* **Stated exercise a**
In the job posting, what experience level is listed for the position?

* **Extracted text**

---

Allscripts Healthcare - Atlanta, GA

posted 2 months ago

Full-time - Mid Level
Remote - Atlanta, GA
Publishing Industries

About the position

As a Senior Site Reliability Engineer at Veradigm, you will play a crucial role in managing and enhancing the reliability of our systems. This position requires a blend of technical expertise and leadership, as you will not only handle incidents but also mentor other engineers and foster a culture of continuous improvement. Your work will directly impact the efficiency and performance of healthcare provider solutions, contributing to the overall mission of transforming healthcare through data-driven insights.

Responsibilities

  • Serve as an on-call engineer, managing and resolving incidents affecting system availability and performance.
  • Collaborate with development, operations, and infrastructure teams to design, implement, and maintain robust systems.

---

* **Supplied records**
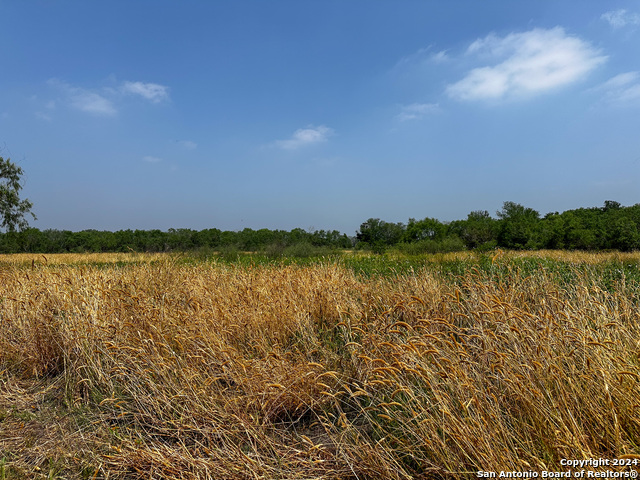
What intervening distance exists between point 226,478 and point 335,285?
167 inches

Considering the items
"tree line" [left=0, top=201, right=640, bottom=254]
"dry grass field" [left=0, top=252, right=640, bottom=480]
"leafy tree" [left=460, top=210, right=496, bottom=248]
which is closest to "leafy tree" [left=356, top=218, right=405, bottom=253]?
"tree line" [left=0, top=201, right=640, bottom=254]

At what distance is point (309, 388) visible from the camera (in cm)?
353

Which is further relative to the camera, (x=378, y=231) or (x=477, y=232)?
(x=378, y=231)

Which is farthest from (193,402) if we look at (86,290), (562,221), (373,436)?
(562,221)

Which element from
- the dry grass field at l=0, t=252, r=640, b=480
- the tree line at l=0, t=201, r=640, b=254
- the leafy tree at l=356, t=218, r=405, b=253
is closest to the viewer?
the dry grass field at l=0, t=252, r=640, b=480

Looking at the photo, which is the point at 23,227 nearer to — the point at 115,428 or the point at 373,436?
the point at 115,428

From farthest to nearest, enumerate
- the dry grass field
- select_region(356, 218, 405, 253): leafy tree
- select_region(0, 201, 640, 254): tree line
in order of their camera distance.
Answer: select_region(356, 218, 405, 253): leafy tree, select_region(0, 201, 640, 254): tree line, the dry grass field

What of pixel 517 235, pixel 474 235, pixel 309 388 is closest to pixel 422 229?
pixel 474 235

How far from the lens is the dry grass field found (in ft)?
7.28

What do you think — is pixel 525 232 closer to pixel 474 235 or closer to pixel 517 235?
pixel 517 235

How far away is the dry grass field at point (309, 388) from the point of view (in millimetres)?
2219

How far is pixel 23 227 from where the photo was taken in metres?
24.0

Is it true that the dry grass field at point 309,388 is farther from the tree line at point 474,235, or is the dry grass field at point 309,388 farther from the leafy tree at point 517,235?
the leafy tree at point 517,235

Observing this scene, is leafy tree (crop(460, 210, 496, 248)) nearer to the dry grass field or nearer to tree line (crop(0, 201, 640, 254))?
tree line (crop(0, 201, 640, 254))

---

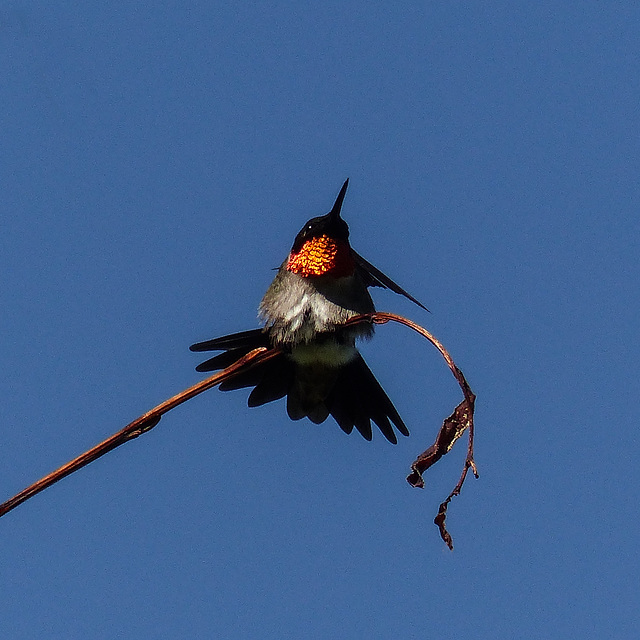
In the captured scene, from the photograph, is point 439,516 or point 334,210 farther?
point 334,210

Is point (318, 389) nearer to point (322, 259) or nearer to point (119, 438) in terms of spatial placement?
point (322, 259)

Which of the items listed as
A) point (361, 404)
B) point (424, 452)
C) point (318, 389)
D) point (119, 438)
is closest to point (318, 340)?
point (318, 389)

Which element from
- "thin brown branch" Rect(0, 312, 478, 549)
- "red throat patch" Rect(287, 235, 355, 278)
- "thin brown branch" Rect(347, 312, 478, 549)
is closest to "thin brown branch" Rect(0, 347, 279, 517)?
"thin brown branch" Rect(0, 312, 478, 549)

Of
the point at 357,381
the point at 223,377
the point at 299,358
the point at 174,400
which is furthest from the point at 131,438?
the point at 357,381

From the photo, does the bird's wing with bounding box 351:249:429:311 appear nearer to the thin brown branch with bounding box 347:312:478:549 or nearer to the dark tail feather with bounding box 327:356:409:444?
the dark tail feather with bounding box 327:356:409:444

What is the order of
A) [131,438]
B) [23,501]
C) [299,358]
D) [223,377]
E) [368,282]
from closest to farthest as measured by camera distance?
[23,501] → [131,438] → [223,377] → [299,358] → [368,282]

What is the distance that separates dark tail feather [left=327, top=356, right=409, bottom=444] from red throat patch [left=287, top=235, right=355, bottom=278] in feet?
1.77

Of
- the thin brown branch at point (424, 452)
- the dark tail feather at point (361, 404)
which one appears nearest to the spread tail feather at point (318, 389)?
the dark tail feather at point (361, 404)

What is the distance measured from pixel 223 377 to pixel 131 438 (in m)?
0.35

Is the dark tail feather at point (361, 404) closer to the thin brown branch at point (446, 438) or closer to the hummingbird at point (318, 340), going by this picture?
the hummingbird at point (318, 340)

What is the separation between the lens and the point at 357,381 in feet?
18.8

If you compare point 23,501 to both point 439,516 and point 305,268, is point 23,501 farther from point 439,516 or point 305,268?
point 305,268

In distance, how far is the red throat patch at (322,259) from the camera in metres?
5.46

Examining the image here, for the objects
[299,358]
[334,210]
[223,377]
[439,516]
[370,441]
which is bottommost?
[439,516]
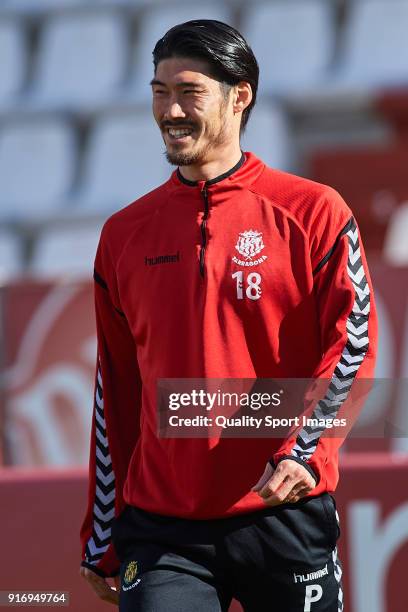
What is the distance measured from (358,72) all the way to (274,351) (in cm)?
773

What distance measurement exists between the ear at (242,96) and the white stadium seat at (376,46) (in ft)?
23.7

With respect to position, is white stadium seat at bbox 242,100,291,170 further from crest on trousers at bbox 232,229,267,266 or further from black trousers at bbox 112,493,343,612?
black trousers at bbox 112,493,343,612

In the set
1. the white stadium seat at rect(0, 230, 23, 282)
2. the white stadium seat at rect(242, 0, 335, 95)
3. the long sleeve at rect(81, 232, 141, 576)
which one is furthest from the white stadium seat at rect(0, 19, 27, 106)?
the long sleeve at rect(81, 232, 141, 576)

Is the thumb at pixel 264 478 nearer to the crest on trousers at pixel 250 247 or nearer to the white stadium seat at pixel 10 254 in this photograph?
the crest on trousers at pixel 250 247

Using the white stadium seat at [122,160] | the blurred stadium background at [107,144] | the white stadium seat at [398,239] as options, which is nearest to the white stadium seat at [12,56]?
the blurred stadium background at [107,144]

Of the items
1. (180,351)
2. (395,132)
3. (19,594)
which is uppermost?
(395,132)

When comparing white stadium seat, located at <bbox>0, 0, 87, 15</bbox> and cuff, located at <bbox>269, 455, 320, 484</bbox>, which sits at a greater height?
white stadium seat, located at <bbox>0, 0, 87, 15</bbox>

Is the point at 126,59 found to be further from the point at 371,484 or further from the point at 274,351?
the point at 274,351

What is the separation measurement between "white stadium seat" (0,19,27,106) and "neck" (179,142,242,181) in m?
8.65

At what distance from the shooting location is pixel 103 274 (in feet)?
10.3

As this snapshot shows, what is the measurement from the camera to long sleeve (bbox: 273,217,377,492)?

---

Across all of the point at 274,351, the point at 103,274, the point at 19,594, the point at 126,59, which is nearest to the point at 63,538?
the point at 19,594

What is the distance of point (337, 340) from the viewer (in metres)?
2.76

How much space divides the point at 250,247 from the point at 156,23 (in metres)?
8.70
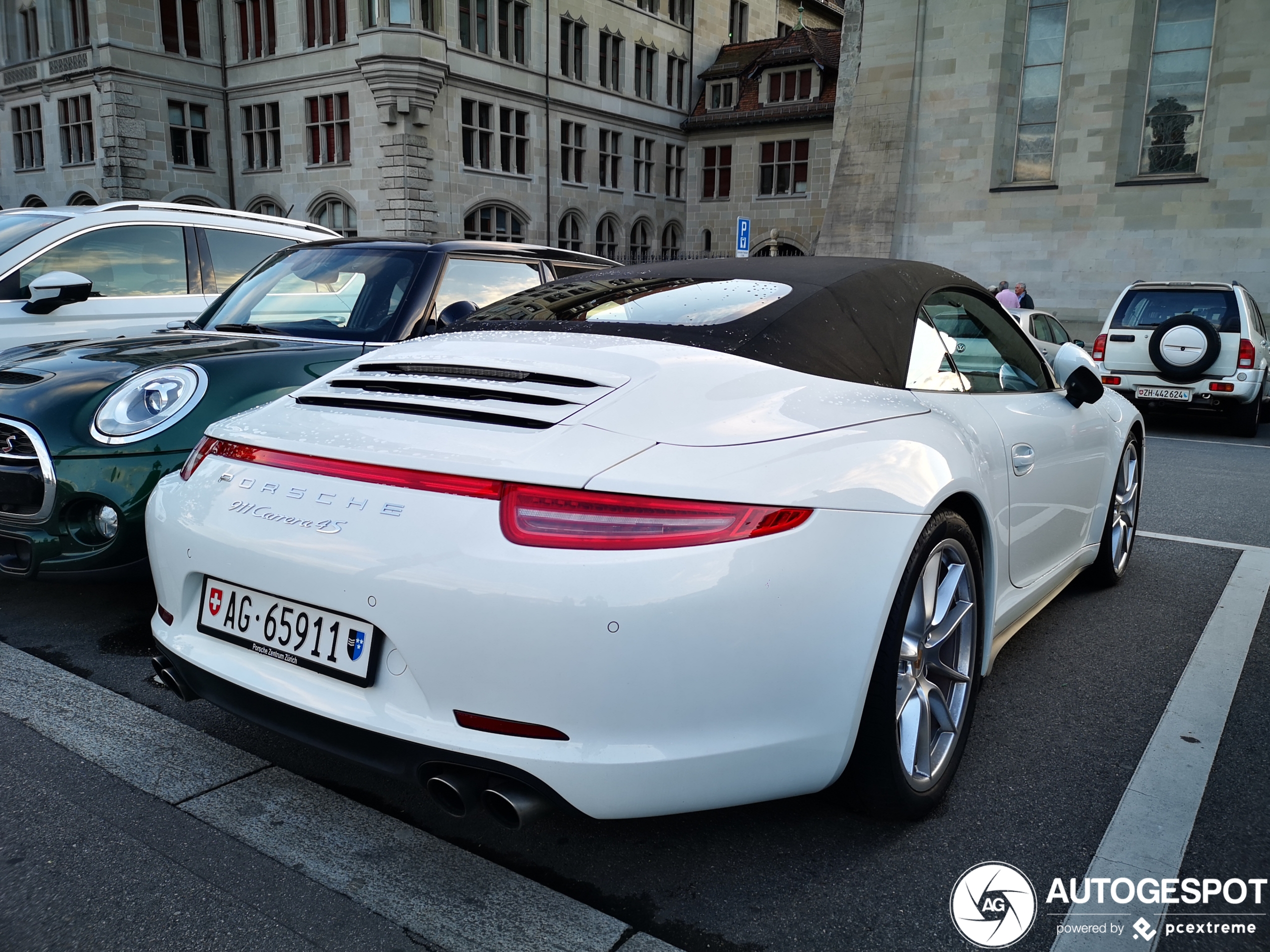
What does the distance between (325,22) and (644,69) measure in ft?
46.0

---

* **Stated exercise b**
In the entries, take the lines from the one with "From the photo, does" up to and including the one with "[23,501] → [131,438]". Write those lines out again, substituting "closer" for "nearer" and leaving everything else unchanged.

* **Exercise response a**
Mid Level

* **Exercise response b**
From the photo, does the bird's wing with bounding box 351:249:429:311 appear closer to the thin brown branch with bounding box 347:312:478:549 or closer to the dark tail feather with bounding box 327:356:409:444?
the dark tail feather with bounding box 327:356:409:444

What is the order of
A) [131,438]
B) [23,501]
C) [299,358]
D) [223,377]
E) [368,282]
from closest to farthest as measured by camera distance?
[23,501] → [131,438] → [223,377] → [299,358] → [368,282]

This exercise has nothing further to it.